I am keeping it in a leather pen pouch, and as a matter of fact, just dropped it outside in the rain, on my way home.  It seems okay.  I'm sure the pouch helped.  

I am told it stains easily, and I believe it.  It is somewhat brittle, as my first attempt to part off the centerband modification demonstrated.  It turns similarly to _faux_ ivory, and cracks like it too.   However, it seems very durable once you've got it into shape.   I do not intend to use it as a day-to-day pen, but as a wash-your-hands-first special writer.  If I start to feel really daring I may put a fountain nib on it, but there is the staining issue, so .... _caveat emptor_.  

I'm worried about whether the CB modification will stay glued to the delrin thread insert.  I think I've got a way around that for the next one, but I don't think this one can be sold.

I suppose  I'll  have to keep it.

What a shame.


----------



## ed4copies (Oct 13, 2009)

I suppose  I'll  have to keep it.

What a shame.


AHHHHhhh, the things we endure to pursue our hobbies:wink::wink:


----------



## PR_Princess (Oct 13, 2009)

Kaspar said:


> I suppose  I'll  have to keep it.
> 
> What a shame.



I have to say this...before anyone else does! :biggrin:

You could send it to me! :devil::biggrin::tongue:


----------



## mick (Oct 13, 2009)

WOW!​ Now that's a classy pen! I love the Casein. I wish I had bought some when someone had it for sell awhile back.


----------



## johnnycnc (Oct 13, 2009)

Very classy, excellent work.


----------



## Lenny (Oct 13, 2009)

Kaspar said:


> They added an all metal nib coupler along with the old plastic-in-metal one.​


 
That would explain why I had parts left over on the one I just did! =0)

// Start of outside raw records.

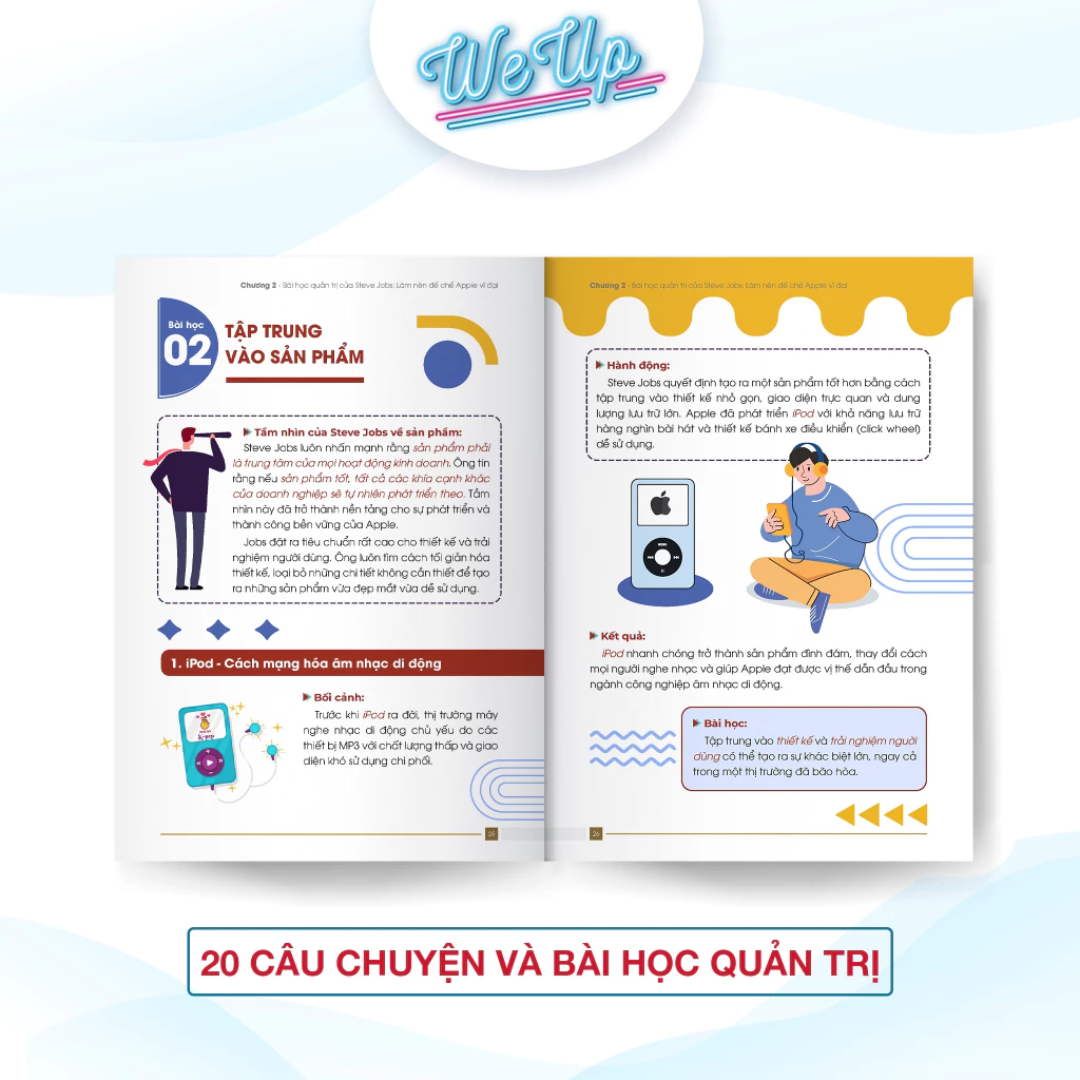 Combo 3 sách: Quản trị nhân sự 3 tầng, Công thức tuyển dụng tìm trúng nhân tài và 20 Bài học quản trị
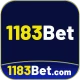 1183bet - Super Earning App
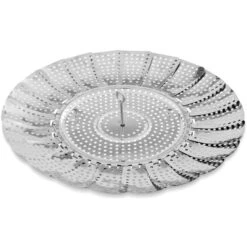 Weber CRAFTED Wok & Dampfgarer Mit Dünsteinsatz 7684 9 Weber CRAFTED Wok & Dampfgarer Mit Dünsteinsatz 7684 -Küchen Grill Geschäft Weber CRAFTED Wok Dampfgarer mit D nsteinsatz 7684@@1810915 2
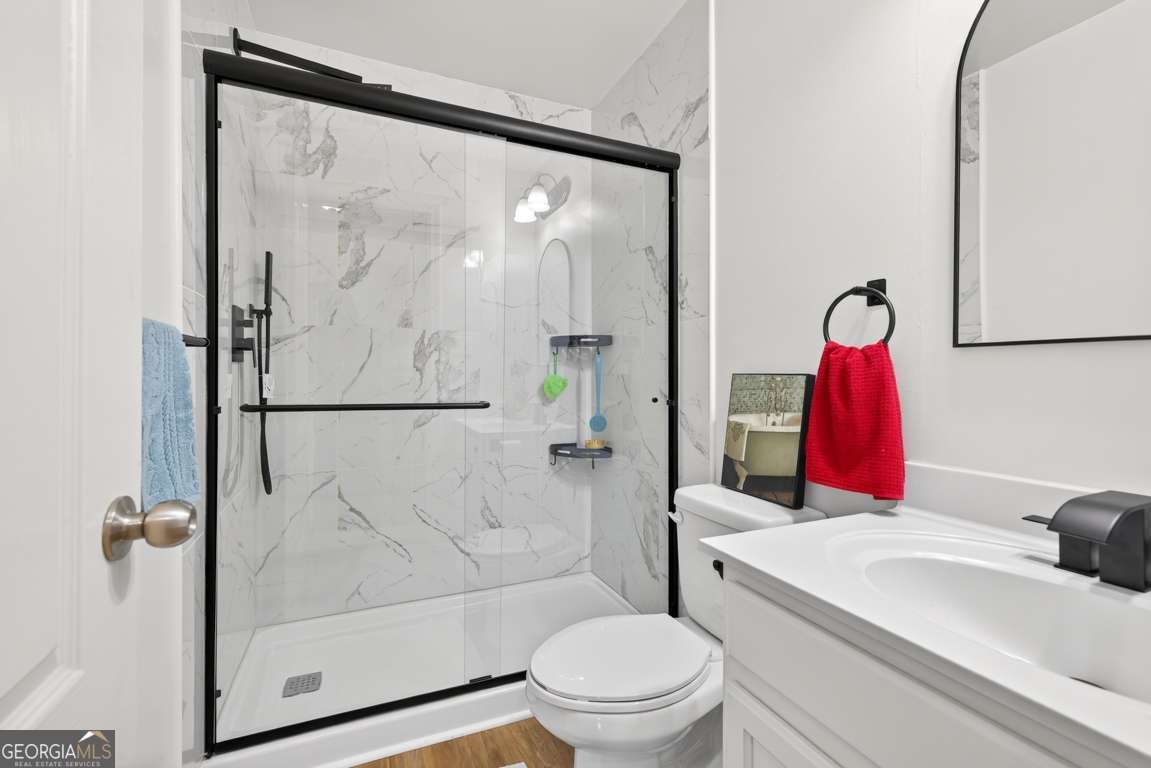 4821 Clarkstone Circle Flowery Branch - Photo 22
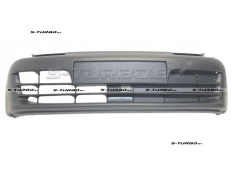 Бампер передний (грунтованный) 2000-2010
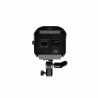 Lampa GlareOne LED 1500D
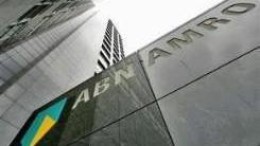 Vijftig miljoen te verdelen onder banken bij beursgang ABN AMRO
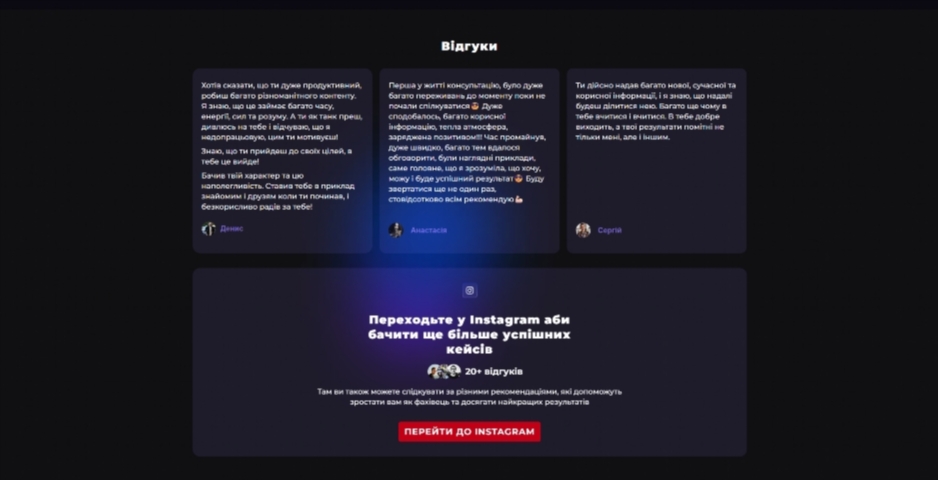mizhnarodnyj biznes z kytayem vid oleksandra makiyevskogo zgsxp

I was confused during assembly as I thought it was a postable cap ... DAH!

Yours is a beautiful pen! Excellent combination of material and plating !!


----------



## broitblat (Oct 13, 2009)

Yes, very elegant looking pen!

  -Barry


----------



## maxman400 (Oct 13, 2009)

Simply Beautiful!!!


----------



## Ligget (Oct 13, 2009)

Outstanding pen, very classy looking and as said previously an excellent wedding pen!


----------



## dow (Oct 14, 2009)

Hmm... Was it a limited time viewing?  I don't see anything, not even a little red X.


----------



## artme (Oct 14, 2009)

A stunner!!. All class and elegance!!!!:star::star::star::star::star:


----------



## Kaspar (Oct 14, 2009)

dow said:


> Hmm... Was it a limited time viewing?  I don't see anything, not even a little red X.



My photo hosting site was running very slowly this morning.  I'd put the pictures here, but everytime I try to create a place following the instructions in the FAQ forum, it doesn't do it.  I think I PMed somebody about that, but I never heard back.

_Edit:_ Ah, someone created one for me.  I just have to access it.


----------